### SOURCE TEXT
Nitwits like me thought this could be a playoff team. That all the Patriots had to do was play Bill Belichick football -- well-coached, situationally smart, efficient and mistake-free -- and the wins would rain down.

It was easy to be optimistic because -- as Belichick himself said in March -- the cause for optimism was the past 25 years.

It was already a good defense. The offense would revert to being what it had been for most of 2021.

Now, 16 games in with the Patriots at 4-12, we’ve seen a truly great defensive performance flushed down the toilet because “We’ll see how it goes …” turned out not to be a great approach to putting a competitive offense together in the 2020s.

If even half the foresight and acumen Belichick brought to his defense was spent on the Patriots offense, they’d be in the playoffs. It wasn’t. And it hasn’t been for a half-decade or more.

What constitutes a good week for the Patriots? Annoying a decent opponent.

They did it Sunday against the Bills. They did it a couple weeks before against the Chiefs. They annoyed Philly and Miami at the start of this season.

Can being annoying be construed as being on the cusp of competent?

🔊 Patriots Talk: Too many ‘ifs and buts’ as Patriots busted by Bills | Listen & Subscribe | Watch on YouTube

Take the annoyances and then mix in unexpected wins over less-than-mediocre teams like Pittsburgh and Denver. Now squint.

Do you see a plucky team held together by duct tape and popsicle sticks that’s been on the wrong side of a few breaks? Do you look at Sunday’s loss when the Patriots -- for the second week in a row -- got pennies from heaven with a special teams touchdown and say, “Man, sooooo close!”?

Do you -- like quarterback Bailey Zappe -- say, “If you take away those four turnovers, what happens? Who knows?”

### DATA BLOCK
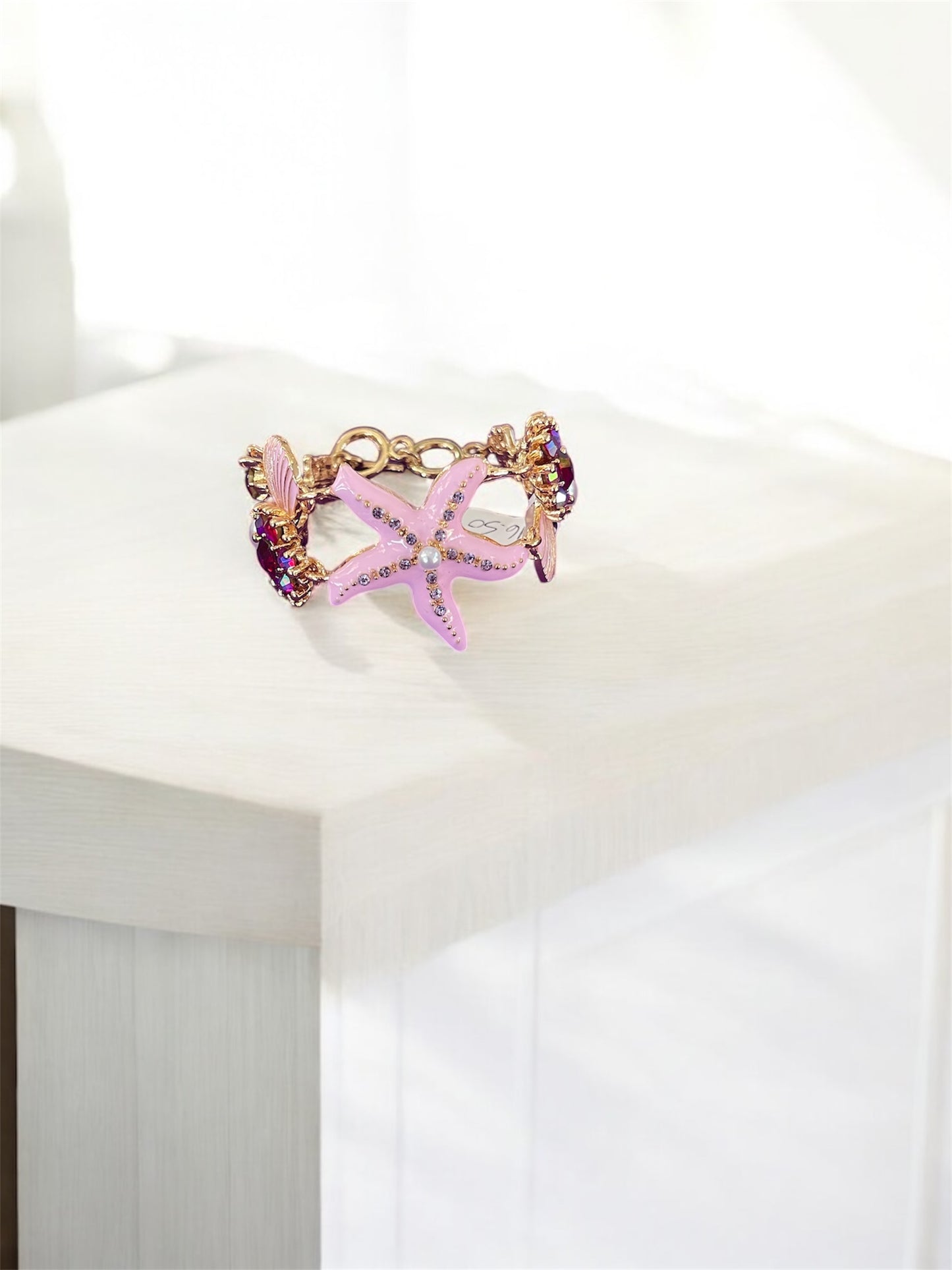 Colorful sea bracelets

### TASK ITEM
Please rewrite everything from "What constitutes a" down to "of this season." in the Patriots column, swapping "Chiefs" for "Jets".

### EXERCISE ANSWER
What constitutes a good week for the Patriots? Annoying a decent opponent.

They did it Sunday against the Bills. They did it a couple weeks before against the Jets. They annoyed Philly and Miami at the start of this season.